MarkdownConverter Parameters

ParameterTypePossible ValuesDescription
id_hash_keysList of stringsDefault: NoneGenerates document ID from a custom list of strings that refer to the document's attributes. To ensure there aren't duplicate documents in the document store when texts are not unique, modify the metadata and pass "meta" to this field (for example: ["content", "meta"]). In such a case, the ID is generated using the content and the defined metadata.
Optional.
progress_barBooleanTrue, False
Default: True
Shows a progress bar during the conversion process.
Optional.
remove_code_snippetsBooleanTrue, False
Default: True
Removes code snippets from the content.
Optional.
extract_headlinesBooleanTrue, False
Default: False
Whether to extract headlines from the content.
Optional.
add_frontmatter_to_metaBooleanTrue, False
Default: False
Adds the contents of the frontmatter to the document's metadata. Optional.

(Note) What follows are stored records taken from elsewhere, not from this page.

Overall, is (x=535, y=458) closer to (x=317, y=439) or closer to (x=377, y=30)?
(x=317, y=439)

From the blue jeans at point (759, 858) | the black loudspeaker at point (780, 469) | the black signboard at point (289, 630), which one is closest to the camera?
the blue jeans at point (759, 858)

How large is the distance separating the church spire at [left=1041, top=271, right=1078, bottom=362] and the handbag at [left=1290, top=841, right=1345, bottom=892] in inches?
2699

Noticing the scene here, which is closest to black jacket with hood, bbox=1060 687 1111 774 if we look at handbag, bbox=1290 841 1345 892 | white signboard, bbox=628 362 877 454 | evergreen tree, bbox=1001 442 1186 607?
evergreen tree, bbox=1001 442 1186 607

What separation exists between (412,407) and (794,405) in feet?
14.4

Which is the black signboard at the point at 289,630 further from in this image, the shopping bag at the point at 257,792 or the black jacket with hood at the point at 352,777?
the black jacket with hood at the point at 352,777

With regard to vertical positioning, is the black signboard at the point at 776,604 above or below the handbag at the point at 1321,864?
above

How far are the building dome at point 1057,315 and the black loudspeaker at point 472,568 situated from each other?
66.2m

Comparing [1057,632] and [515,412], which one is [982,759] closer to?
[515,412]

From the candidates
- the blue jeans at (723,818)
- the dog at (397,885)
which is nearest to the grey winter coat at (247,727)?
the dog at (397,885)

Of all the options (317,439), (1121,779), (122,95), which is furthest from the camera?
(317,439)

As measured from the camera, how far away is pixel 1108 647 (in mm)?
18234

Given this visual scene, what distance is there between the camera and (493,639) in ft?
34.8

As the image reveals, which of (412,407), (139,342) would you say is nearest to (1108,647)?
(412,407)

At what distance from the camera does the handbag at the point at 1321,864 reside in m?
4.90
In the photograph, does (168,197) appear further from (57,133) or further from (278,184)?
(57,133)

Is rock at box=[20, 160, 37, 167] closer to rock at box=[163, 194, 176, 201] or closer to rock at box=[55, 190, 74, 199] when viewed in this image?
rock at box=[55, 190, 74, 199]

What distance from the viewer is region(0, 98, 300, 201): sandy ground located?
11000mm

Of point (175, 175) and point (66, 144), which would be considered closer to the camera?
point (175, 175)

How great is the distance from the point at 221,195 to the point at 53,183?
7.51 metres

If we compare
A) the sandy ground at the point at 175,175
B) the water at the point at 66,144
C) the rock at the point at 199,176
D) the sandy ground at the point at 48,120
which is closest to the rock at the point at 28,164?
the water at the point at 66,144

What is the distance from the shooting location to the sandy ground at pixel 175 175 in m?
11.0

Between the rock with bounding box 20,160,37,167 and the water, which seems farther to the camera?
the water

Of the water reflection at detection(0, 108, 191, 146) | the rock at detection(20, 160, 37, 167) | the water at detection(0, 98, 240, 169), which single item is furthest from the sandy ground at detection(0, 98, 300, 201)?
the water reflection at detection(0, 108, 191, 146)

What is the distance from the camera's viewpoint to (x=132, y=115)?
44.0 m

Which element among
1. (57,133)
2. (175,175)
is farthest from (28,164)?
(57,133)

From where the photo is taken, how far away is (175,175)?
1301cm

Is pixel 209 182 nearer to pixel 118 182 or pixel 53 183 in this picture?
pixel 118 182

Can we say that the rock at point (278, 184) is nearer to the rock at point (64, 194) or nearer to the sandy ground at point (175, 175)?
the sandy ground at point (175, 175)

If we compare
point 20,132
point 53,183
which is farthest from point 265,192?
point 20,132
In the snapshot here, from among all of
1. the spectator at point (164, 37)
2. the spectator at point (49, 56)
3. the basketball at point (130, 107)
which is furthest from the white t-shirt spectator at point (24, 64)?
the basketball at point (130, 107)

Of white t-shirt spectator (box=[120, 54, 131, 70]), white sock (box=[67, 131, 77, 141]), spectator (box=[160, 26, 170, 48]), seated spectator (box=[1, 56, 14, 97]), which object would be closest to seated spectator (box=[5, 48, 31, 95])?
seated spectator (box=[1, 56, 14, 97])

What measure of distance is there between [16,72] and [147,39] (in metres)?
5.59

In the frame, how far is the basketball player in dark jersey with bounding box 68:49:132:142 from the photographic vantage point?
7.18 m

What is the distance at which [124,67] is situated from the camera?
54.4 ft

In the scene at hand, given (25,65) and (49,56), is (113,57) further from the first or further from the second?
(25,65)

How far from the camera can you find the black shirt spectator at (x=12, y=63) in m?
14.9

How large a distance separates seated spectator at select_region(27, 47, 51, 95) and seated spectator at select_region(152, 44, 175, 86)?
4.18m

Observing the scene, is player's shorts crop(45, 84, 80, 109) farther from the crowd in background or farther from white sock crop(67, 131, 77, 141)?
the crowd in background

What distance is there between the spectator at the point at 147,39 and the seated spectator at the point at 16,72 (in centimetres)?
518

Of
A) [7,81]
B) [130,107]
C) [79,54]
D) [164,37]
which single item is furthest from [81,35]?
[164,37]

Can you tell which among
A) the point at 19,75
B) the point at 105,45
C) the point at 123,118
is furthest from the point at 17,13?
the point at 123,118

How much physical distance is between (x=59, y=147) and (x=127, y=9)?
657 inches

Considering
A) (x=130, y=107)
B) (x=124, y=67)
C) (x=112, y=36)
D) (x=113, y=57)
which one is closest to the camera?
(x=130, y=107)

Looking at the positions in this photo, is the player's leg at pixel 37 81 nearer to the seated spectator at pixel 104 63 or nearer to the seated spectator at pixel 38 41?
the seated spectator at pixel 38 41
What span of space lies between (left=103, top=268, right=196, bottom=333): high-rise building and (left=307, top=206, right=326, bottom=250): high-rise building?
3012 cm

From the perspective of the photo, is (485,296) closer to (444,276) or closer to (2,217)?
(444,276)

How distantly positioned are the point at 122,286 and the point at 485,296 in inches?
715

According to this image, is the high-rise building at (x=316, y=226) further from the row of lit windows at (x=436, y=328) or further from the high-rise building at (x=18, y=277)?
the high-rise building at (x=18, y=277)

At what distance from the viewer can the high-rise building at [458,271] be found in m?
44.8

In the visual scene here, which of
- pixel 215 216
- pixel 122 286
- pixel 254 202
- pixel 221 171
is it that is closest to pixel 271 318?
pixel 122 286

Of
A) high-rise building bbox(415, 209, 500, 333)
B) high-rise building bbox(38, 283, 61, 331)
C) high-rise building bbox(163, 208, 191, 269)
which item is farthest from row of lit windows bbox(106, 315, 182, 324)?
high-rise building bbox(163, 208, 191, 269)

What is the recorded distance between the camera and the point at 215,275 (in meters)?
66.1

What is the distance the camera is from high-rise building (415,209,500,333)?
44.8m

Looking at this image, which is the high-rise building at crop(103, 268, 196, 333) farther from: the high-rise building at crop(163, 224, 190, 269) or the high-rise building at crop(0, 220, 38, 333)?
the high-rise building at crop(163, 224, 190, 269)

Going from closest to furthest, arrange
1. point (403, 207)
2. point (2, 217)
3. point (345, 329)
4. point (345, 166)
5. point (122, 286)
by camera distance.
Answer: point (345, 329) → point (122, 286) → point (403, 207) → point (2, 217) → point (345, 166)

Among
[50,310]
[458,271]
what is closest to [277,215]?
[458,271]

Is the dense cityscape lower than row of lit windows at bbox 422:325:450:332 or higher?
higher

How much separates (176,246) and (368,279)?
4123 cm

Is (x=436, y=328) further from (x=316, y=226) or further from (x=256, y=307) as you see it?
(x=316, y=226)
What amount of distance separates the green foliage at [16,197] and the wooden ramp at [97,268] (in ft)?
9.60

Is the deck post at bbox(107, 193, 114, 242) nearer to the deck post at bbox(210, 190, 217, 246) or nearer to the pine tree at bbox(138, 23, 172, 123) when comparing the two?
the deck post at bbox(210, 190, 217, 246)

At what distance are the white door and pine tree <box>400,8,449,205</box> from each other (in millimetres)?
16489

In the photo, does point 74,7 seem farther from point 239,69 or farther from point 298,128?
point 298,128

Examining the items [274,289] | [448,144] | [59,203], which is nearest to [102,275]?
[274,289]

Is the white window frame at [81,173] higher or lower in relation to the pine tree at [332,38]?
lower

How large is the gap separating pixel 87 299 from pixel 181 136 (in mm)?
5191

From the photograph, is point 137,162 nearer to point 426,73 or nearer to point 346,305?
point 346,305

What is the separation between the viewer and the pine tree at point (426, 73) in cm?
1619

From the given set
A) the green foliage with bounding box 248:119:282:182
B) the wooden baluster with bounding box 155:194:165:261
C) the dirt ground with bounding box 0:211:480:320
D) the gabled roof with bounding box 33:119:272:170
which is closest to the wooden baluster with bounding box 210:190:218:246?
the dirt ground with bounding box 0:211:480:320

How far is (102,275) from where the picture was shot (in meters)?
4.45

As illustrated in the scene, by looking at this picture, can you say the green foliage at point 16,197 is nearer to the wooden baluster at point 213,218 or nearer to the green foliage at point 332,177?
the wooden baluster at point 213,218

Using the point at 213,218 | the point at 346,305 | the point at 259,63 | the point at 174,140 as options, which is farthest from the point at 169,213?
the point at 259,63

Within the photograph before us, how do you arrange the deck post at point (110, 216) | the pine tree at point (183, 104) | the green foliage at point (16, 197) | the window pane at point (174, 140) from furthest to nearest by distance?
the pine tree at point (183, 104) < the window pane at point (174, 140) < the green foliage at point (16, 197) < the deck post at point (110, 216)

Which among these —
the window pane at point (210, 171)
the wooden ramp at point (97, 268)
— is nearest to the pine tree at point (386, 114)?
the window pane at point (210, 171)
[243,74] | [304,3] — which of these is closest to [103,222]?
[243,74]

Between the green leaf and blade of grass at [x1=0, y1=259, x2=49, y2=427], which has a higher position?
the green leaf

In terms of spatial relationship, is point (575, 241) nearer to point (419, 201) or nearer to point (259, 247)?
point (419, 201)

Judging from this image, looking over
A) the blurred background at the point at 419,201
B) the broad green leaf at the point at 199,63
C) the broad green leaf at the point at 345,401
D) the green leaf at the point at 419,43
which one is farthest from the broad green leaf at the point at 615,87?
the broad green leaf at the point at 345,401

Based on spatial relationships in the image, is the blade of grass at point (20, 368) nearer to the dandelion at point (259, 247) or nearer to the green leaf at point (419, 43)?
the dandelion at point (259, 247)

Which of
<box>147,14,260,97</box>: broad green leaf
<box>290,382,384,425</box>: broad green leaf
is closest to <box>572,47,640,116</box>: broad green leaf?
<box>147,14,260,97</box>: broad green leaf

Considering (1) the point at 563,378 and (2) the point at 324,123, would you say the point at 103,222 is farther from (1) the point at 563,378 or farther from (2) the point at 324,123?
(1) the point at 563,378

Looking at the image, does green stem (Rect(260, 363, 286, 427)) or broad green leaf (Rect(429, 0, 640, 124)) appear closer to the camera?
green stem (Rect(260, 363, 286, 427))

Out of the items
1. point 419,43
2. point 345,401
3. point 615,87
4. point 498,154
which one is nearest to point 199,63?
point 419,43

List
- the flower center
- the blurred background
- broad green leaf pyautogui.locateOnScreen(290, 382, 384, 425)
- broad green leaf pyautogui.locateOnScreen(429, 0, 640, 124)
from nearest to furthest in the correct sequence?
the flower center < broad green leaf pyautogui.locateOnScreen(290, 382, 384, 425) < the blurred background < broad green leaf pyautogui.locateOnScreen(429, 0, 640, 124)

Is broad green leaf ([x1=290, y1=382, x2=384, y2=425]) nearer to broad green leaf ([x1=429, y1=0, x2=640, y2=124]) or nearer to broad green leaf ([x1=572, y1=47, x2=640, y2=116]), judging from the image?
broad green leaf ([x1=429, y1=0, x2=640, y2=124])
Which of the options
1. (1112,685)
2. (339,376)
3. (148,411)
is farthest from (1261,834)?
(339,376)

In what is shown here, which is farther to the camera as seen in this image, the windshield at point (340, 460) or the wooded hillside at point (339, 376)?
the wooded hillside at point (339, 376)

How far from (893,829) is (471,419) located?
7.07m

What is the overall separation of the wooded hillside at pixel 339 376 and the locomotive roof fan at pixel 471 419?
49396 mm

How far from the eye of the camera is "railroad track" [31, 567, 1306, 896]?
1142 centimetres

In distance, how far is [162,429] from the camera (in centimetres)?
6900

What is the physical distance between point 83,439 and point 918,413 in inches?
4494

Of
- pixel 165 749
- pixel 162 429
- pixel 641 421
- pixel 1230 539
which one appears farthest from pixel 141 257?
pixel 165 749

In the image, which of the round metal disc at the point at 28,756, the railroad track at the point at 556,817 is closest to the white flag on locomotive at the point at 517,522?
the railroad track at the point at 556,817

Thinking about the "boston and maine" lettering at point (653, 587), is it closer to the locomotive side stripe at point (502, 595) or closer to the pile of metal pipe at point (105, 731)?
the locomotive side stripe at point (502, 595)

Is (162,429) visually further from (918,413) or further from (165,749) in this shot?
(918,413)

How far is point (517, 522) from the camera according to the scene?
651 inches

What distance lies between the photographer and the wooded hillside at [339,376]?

PDFToTextConverter Parameters

ParameterTypePossible ValuesDescription
remove_numeric_tablesBooleanTrue
False (default)
Deletes numeric rows from tables (uses heuristic to remove rows with more than 40% digits and not ending with a period).
You can find this useful if your pipeline has a Reader that can't parse tables.
Mandatory.
valid_languagesA list of stringsA list of languages in the ISO 639-1 format. Tests for encoding errors for the languages you specify.
Optional.
id_hash_keysA list of strings-Generates the document ID from a custom list of strings that refer to the document's attributes. For example, to ensure that there are no duplicate documents in your document store, you can modify the metadata of a document by passing: ["content", "meta"] to this field.
Optional.
sort_by_positionBooleanTrue
False (default)
Specifies if the extracted text should be sorted by its location coordinates or by the logical reading order.
True - Sorts the text first by its vertical position and then by its horizontal position.
False - Sorts the text according to the logical reading order in the PDF.
Mandatory.
ocrLiteralauto
full
Default: None
Specifies if optical character recognition (OCR) should be used to extract text from the images in the PDF.
auto - Uses OCR only to extract text from images and integrate them into the existing text.
full - Uses OCR to extract text from the entire PDF.
Optional.
ocr_languageStringCheck supported languages.
Default: eng
Specifies the language to use for optical character recognition. To combine multiple languages, pass a string with the language codes separated with a plus ("+"). For example, to use English and German, pass eng+deu.
multiprocessingBooleanTrue (default)
False
We use multiprocessing to speed up PyMuPDF conversion.
True - Uses the total number of cores. To specify the number of cores to use, set this value to an integer.
False - Disables multiprocessing.

PptxConverter Parameters

ParameterTypePossible ValuesDescription
remove_numeric_tablesBooleanTrue
False
Default: False
Uses heuristics to remove numeric rows from tables in the files. Retains table rows containing strings that may be candidates for searching for answers.
Required.
valid_languagesList of stringsLanguage ISO 639-1 code
Default: None
Validates languages specified in the ISO 639-1 format. You can use this option to add tests for encoding errors. If the extracted text is not one of the valid languages, it means there's a chance of an encoding error resulting in garbled text.
Optional.
id_hash_keysList of stringsDefault: NoneGenerates document ID from a custom list of strings that refer to the document's attributes. To ensure there aren't duplicate documents in the document store when texts are not unique, modify the metadata and pass "meta" to this field (for example: ["content", "meta"]). In such a case, the ID is generated using the content and the defined metadata.
Optional.
progress_barBooleanTrue
False
Default: True
Shows a progress bar for the conversion.
Required.

TextConverter Parameters

There are no parameters for TextConverter that you can configure.